I’m thankful for my failure, because it gives me a picture to hold on to that is very motivating as I resume my Whole30. I understand why I made the choices I made. But, they were emotional choices. I was frazzled, had a lot of people depending on me, and knew the day ahead was going to be busy-hard. I chose the path of least resistance. Do you know what the path of least resistance gets you? Obesity. Diabetes. Cancer. Autoimmune disease. Chronic fatigue. Children set up to continue the cycle.

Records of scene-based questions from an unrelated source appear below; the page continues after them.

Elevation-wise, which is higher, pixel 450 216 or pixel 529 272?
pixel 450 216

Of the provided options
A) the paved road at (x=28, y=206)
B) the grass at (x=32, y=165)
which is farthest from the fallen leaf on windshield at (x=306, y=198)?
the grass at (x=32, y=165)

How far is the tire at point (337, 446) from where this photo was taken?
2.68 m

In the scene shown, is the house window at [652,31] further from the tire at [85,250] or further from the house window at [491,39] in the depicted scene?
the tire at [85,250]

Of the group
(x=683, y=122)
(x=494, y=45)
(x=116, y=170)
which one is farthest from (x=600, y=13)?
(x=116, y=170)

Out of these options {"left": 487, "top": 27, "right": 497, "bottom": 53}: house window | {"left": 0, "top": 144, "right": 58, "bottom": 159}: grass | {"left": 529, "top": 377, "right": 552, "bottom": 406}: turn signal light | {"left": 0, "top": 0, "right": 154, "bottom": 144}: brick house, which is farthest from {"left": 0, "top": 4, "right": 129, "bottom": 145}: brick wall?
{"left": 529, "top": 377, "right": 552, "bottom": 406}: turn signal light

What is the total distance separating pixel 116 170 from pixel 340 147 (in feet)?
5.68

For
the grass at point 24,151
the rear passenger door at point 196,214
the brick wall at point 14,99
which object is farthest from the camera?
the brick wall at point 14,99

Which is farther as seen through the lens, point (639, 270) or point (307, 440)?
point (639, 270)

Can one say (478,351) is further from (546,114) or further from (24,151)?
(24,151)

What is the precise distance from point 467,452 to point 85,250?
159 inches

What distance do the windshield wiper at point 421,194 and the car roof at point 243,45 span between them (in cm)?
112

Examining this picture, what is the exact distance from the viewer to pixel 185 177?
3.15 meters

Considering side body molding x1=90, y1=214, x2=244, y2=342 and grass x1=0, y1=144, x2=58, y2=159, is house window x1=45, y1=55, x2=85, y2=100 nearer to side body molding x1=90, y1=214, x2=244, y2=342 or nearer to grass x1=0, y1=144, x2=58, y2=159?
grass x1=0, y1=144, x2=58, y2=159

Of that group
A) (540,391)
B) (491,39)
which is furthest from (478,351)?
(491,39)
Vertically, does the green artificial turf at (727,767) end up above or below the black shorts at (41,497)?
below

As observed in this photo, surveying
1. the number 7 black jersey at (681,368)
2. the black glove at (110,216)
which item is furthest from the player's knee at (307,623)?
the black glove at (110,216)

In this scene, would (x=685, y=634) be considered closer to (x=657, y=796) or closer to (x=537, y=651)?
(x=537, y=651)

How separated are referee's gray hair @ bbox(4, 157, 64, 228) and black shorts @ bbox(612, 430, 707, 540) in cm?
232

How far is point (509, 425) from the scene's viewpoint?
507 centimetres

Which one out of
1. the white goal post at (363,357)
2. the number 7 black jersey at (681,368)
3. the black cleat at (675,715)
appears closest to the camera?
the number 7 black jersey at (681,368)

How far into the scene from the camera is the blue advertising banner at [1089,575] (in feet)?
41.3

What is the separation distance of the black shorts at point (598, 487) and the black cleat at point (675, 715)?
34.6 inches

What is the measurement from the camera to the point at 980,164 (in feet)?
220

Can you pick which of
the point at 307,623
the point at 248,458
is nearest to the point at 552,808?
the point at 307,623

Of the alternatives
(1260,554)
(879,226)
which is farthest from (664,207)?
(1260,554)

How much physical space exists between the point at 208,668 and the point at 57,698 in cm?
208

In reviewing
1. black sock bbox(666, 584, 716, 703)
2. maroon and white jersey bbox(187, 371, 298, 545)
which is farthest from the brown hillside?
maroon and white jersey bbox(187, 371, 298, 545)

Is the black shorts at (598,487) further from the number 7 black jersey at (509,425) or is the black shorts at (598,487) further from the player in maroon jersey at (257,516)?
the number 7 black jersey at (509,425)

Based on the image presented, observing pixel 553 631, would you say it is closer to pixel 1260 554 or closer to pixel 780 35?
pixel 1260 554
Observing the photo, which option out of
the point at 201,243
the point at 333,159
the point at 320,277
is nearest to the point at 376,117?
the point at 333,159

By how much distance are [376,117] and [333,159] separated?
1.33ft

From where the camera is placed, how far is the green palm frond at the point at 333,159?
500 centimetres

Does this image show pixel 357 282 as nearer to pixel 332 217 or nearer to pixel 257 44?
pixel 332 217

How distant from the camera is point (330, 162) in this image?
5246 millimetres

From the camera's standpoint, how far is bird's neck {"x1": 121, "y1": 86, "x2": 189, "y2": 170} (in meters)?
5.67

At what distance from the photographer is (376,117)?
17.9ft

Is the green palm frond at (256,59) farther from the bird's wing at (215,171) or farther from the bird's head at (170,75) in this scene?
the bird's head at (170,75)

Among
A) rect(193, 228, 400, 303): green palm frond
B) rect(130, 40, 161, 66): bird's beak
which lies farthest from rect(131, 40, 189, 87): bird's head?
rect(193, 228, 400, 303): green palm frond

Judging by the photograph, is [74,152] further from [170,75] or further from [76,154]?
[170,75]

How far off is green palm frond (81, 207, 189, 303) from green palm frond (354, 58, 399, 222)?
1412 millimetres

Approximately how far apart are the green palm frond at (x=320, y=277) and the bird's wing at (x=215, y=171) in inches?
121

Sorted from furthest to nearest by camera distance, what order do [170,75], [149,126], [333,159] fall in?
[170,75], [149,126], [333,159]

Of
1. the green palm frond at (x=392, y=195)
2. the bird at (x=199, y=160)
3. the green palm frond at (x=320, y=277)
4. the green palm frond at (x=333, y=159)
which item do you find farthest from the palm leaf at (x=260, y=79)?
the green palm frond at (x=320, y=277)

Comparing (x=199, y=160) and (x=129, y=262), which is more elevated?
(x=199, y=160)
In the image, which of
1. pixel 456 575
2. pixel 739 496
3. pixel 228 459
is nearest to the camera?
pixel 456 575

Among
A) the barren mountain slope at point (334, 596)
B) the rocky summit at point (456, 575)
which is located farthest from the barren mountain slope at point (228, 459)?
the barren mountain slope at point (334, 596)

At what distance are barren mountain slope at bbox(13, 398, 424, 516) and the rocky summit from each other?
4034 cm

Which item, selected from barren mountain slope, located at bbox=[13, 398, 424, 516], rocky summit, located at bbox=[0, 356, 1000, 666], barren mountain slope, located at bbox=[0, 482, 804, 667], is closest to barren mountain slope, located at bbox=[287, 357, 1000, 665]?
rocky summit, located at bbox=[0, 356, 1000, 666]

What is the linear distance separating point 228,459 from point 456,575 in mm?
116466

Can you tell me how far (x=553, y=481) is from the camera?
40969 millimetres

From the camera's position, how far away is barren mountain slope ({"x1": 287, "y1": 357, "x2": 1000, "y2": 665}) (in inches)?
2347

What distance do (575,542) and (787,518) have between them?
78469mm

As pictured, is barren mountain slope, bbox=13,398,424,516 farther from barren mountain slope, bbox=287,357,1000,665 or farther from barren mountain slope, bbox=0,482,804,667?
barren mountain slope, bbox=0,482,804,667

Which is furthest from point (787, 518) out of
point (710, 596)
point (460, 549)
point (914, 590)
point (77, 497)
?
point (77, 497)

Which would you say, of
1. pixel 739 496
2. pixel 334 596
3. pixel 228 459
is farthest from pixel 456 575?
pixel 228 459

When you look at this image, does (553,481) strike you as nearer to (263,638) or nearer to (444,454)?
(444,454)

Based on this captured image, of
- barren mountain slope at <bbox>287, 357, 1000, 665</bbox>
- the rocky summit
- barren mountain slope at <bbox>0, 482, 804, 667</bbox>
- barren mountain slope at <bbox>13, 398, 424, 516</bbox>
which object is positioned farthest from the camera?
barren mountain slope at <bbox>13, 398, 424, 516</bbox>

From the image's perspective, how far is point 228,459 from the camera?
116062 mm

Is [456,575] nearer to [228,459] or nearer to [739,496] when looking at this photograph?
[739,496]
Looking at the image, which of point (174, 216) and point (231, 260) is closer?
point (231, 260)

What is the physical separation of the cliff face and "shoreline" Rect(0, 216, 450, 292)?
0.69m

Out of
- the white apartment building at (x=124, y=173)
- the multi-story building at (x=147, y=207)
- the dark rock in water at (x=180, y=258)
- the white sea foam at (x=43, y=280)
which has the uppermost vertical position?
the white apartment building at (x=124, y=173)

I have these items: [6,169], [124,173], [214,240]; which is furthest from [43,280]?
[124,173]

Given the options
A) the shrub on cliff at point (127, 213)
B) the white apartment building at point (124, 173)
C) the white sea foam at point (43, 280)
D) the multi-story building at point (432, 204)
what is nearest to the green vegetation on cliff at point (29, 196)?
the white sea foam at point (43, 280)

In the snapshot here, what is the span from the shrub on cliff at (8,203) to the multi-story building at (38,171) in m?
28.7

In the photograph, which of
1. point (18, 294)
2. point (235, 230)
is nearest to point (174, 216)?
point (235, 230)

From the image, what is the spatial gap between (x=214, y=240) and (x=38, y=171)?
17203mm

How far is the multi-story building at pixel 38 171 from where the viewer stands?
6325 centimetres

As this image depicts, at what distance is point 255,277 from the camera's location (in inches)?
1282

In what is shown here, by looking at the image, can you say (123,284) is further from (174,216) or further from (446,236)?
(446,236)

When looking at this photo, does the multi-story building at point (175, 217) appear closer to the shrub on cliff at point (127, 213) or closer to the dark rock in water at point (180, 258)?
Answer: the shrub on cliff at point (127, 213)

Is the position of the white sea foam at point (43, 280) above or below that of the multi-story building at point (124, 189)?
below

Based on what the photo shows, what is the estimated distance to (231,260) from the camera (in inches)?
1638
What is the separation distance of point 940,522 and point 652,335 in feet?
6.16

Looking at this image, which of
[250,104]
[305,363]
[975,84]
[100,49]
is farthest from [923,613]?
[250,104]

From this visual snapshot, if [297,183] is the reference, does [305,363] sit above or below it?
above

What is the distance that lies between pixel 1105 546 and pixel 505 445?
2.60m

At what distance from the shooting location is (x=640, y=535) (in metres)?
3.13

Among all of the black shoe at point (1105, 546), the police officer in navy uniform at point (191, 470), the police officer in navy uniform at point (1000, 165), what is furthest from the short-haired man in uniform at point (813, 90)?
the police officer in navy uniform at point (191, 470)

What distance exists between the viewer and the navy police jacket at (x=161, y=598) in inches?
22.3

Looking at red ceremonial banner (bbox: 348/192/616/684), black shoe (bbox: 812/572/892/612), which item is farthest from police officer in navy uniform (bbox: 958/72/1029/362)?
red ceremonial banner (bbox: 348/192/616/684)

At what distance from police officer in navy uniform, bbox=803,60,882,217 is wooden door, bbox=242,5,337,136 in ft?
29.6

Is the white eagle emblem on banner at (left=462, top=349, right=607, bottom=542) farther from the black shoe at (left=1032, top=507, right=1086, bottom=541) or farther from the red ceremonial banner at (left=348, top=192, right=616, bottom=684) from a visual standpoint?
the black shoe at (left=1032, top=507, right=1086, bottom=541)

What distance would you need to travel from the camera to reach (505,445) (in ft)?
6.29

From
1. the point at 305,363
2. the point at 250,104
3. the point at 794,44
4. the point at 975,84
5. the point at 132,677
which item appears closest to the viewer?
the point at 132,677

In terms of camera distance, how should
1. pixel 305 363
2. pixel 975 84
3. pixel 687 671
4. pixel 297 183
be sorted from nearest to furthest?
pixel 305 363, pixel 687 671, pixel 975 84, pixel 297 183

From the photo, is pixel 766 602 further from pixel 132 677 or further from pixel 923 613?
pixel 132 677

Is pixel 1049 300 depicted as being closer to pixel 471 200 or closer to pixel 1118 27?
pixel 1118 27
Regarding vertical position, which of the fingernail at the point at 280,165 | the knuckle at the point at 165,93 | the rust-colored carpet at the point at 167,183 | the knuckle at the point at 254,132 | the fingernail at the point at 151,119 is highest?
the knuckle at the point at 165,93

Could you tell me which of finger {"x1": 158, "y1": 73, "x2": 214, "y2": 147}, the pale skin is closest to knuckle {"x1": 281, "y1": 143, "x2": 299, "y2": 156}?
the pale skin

During breakfast every day, I have been reading a book to the kids by Priscilla Shirer called The Prince Warriors. (That’s an affiliate link, friends. Sorry for the redundant reminders, but I’m required by the FTC to let you know that I do recieve a commission if you choose to order the book using my link above.) In the chapter I read to the kids on Wednesday morning, one of the young princes has received his message from The Book. It read, “THE GATE TO DESTRUCTION IS WIDE, AND THE ROAD THAT LEADS TO IT IS EASY TO FOLLOW”. Um, yes, friends. I failed miserably at my Whole30 on the very same day I read this to the kids and we discussed the chapter. Two days later, we read that the consequences of this young man’s bad choice weren’t at all comfortable. The path he chose did not turn out to be easy or good at all. Friends, neither did mine. My kids were terrible to each other (They have food allergies, remember? The days after we consume their allergens, they tend to have short fuses and not be patient at all with each other) and my husband and I have been arguing for 3 days (him, food allergy related, same response as the kids; me, frustrated with the whole situation). All of this because I missed the writing on the wall right in front of me.
I faithfully started over on Day 6, having no trouble at all sticking with my Whole30 plan. I am praying over and pondering my failures, asking the Lord to walk me through them and heal me from them, so that next time I will see them before I step into the trap. That’s how week 1 on Whole30 is wrapping up for me. I am quietly optimistic, encouraged that we can always start over tomorrow (yet aware that it isn’t wise to justify a bad decision using this very same reason), always keeping in mind that, “The gate to destruction is wide, and the road that leads to it is easy to follow”.
How did your first week on Whole30 go?